→ **EXERCISE 1**
Summarize the forum post on naiveBayes below in two sentences.

Reputation: 711
I'm having difficulty understanding A) the output of naiveBayes and B) the predict() function for naiveBayes.
This is not my data, but here's a fun example of what I'm trying to do and the errors I am getting:
require(RTextTools)
require(useful)
script <- data.frame(lines=c("Rufus, Brint, and Meekus were like brothers to me. And when I say brother, I don't mean, like, an actual brother, but I mean it like the way black people use it. Which is more meaningful I think","If there is anything that this horrible tragedy can teach us, it's that a male model's life is a precious, precious commodity. Just because we have chiseled abs and stunning features, it doesn't mean that we too can't not die in a freak gasoline fight accident",
"Why do you hate models, Matilda","What is this? A center for ants? How can we be expected to teach children to learn how to read... if they can't even fit inside the building?","Look, I think I know what this is about and I'm complimented but not interested.",
"Hi Derek! My name's Little Cletus and I'm here to tell you a few things about child labor laws, ok? They're silly and outdated. Why back in the 30s, children as young as five could work as they pleased; from textile factories to iron smelts. Yippee! Hurray!","Todd, are you not aware that I get farty and bloated with a foamy latte?","Oh, I'm sorry, did my pin get in the way of your ass? Do me a favor and lose five pounds immediately or get out of my building like now!",
"It's that damn Hansel! He's so hot right now!","Obey my dog!",
"I hear words like beauty and handsomness and incredibly chiseled features and for me that's like a vanity of self absorption that I try to steer clear of.","Yeah, you're cool to hide here, but first me and him got to straighten some shit out.",
"I wasn't like every other kid, you know, who dreams about being an astronaut, I was always more interested in what bark was made out of on a tree. Richard Gere's a real hero of mine. Sting. Sting would be another person who's a hero. The music he's created over the years, I don't really listen to it, but the fact that he's making it, I respect that. I care desperately about what I do. Do I know what product I'm selling? No. Do I know what I'm doing today? No. But I'm here, and I'm gonna give it my best shot.","I totally agree with you. But how do you feel about male models?",
"So I'm rappelling down Mount Vesuvius when suddenly I slip, and I start to fall. Just falling, ahh ahh, I'll never forget the terror. When suddenly I realize Holy shit, Hansel, haven't you been smoking Peyote for six straight days, and couldn't some of this maybe be in your head?"))

→ **EXERCISE 2**
Return the rows from their beginning through the line holding "xmin=861 ymin=625 xmax=881 ymax=640", inclusive, omitting the pictures.

(Object detection data)
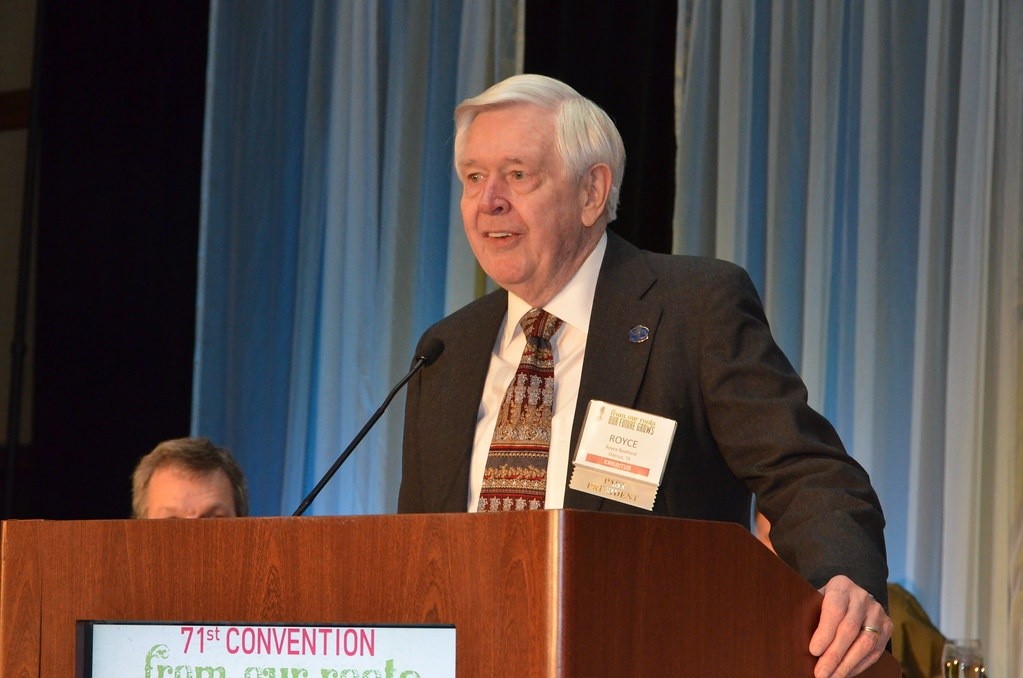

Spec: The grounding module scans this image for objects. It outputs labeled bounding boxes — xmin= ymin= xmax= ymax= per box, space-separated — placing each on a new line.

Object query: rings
xmin=861 ymin=625 xmax=881 ymax=640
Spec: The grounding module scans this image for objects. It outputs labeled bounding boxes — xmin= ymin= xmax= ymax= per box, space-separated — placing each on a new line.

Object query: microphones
xmin=292 ymin=337 xmax=446 ymax=517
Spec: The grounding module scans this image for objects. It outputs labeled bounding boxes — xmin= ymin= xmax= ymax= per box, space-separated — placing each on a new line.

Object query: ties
xmin=477 ymin=308 xmax=564 ymax=513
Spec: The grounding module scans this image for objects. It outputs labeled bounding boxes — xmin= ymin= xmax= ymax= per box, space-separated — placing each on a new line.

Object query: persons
xmin=131 ymin=439 xmax=249 ymax=519
xmin=396 ymin=73 xmax=894 ymax=678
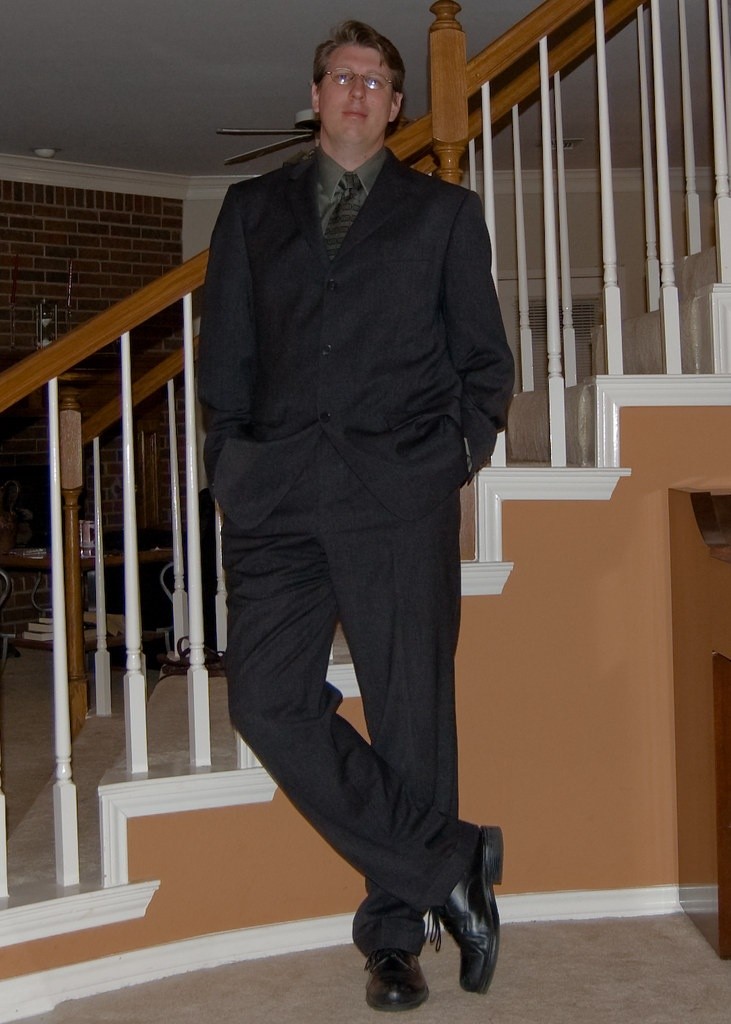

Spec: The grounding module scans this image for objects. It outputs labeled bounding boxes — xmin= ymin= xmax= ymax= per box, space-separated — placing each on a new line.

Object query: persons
xmin=200 ymin=20 xmax=518 ymax=1014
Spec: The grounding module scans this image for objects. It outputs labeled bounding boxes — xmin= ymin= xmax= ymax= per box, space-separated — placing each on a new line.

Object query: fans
xmin=216 ymin=109 xmax=319 ymax=166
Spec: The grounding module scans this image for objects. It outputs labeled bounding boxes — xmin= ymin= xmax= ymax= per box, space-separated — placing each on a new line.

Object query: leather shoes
xmin=424 ymin=824 xmax=503 ymax=995
xmin=363 ymin=944 xmax=430 ymax=1013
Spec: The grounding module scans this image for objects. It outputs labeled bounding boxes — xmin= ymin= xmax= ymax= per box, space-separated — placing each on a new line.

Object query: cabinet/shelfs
xmin=0 ymin=547 xmax=173 ymax=651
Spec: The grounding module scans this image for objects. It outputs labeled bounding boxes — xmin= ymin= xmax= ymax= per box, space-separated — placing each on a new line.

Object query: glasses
xmin=325 ymin=67 xmax=394 ymax=90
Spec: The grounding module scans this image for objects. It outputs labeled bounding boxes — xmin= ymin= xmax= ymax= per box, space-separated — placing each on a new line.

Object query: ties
xmin=323 ymin=171 xmax=362 ymax=263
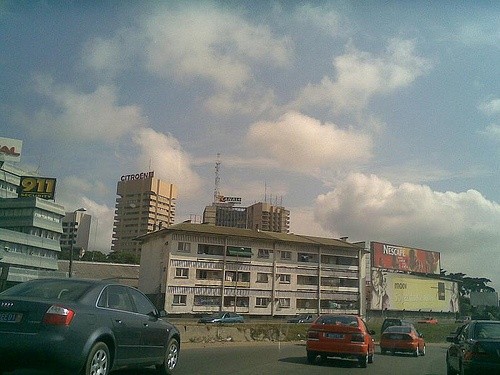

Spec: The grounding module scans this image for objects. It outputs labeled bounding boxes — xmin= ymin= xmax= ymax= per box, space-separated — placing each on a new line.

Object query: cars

→ **RIGHT ANSWER 1**
The poster has difficulty understanding the output of naiveBayes and the predict() function for naiveBayes. As an illustrative example that is not the poster's own data, the post loads RTextTools and useful and builds a data frame named script from a column of text lines.

→ **RIGHT ANSWER 2**
Spec: The grounding module scans this image for objects. It outputs labeled bounding boxes — xmin= ymin= xmax= ymax= per box, space-separated — placing each on a new line.

Object query: rings
xmin=861 ymin=625 xmax=881 ymax=640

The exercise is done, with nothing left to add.